== GIVEN REQUEST ==
Please pull out and copy every line in the records below that contains the word "black". Treat the match as case-sensitive.

== DATASET CONTENT ==

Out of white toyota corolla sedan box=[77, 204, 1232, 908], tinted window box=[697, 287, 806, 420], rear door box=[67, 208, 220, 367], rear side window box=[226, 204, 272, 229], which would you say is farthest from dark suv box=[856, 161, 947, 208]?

...

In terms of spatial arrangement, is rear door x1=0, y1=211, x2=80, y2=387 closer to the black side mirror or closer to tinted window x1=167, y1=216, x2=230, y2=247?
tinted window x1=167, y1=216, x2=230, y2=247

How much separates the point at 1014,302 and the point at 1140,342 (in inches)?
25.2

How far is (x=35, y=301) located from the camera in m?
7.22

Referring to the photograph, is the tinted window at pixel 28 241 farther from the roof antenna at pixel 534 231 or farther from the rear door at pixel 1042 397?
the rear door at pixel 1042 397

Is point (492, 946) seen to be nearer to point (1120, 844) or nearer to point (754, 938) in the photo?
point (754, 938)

==

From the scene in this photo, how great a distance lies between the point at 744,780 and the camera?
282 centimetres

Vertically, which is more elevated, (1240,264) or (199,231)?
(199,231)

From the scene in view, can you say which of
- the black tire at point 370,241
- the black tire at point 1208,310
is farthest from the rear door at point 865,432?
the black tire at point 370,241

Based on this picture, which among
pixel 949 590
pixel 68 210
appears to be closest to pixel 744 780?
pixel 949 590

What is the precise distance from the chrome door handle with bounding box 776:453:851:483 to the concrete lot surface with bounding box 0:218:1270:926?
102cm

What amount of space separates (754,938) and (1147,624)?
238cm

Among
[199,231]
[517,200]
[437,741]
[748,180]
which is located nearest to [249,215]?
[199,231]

== SOLUTION TO THE PROBLEM ==
In terms of spatial arrangement, is rear door x1=0, y1=211, x2=80, y2=387 closer to the black side mirror or closer to tinted window x1=167, y1=216, x2=230, y2=247?
- the black tire at point 370,241
- the black tire at point 1208,310
the black tire at point 370,241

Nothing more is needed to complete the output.